Most films can be categorized into two groups, on the one hand are the films that’s exciting to watch, but are quickly forgotten once the credit rolls. On the other hand are films that may appear dull at first, but can prove to be very thought provoking. However, once in a while comes a film so unique that it defies such categorisation. Instead of appealing either to the senses or the intellect, these films speaks directly to the heart. Black Swan is one such film.
Directed by Darren Aronofsky, the film presents a mesmerizing tale about transformation and perfection. The plot revolves around the production of a variation on Tchaikovsky’s ballet, Swan Lake. Due to the ballet company’s rebranding, Nina (Natalie Portman), a young, ambitious ballet dancer was chosen to be the principal of the show and the new face for the company. As a result, the former principal Beth (Winona Ryder) was forced into retirement. Unable to meet the demand of her role, weighed down by the guilt of a car accident Beth got into, and faced with the very real threat of Lily (Mila Kunis), a new dancer who seems to be plotting against her, Nina is driven to the brink of delerium and seeks to save herself through the perfection of her art.
Black Swan’s dark and haunting tone was established since the very beginning and is carried throughout the film. As the plot progresses, though the first two third of the film can seems rather normal, but a sense of dread permeates every scene and every shot. Because of this, the atmosphere seemed almost repulsive, but at the same time it is poetic and beautiful in a very morbid way. With its artful expressions, lyrical narratives, and a sense of suspense even horror fans could appreciate, the film slowly pulls the audience from a world of hardworking ballet dancers to a world of complete and utter madness.

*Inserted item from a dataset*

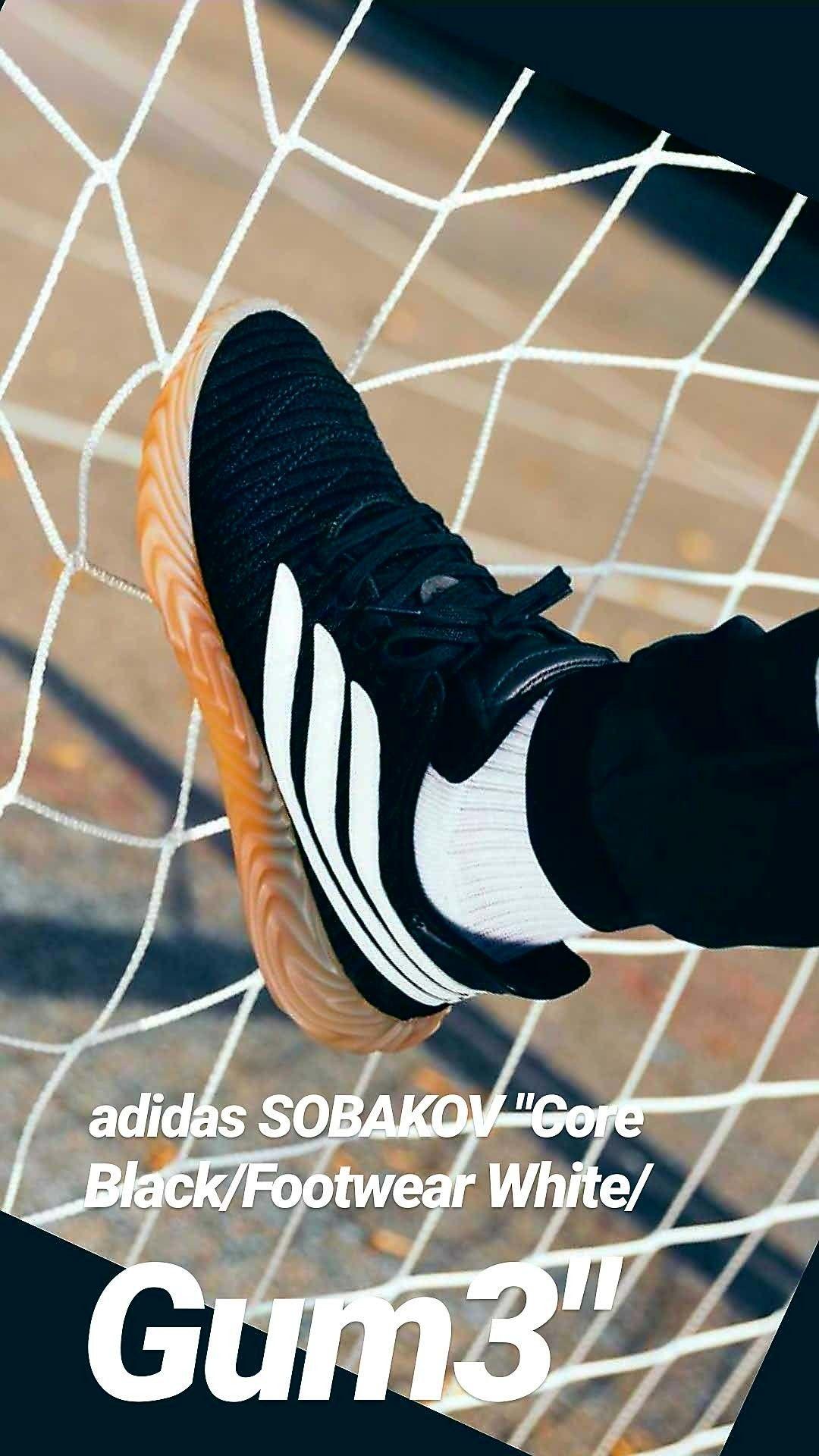 ba06d91aed60 Adidas Sobakov Core Black Footwear White Gum 3.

Curiously, what’s evoked by this madness is not fear, but anxiety, which, in a strange fashion, made the film extremely enchanting.
Albeit the almost magical quality of Black Swan, it is not just a conviniently constructed fantasy. Instead, it is solidly rooted in reality. Aronofsky was able to faithfully reproduce the intricacies of an an artist’s desire for perfection. Unlike many films, Nina’s transformation from an average dancer to full fledged swan queen does not happen in a few collaged sequences of shots that takes no more than two minutes, by the end of which she comes out ready to take on the world. As if changes are that easy. Instead, the entire 110 minutes is devoted to her transformation, up until the last shot when she lies peacefully on the floor and quietly utters “I was perfect.”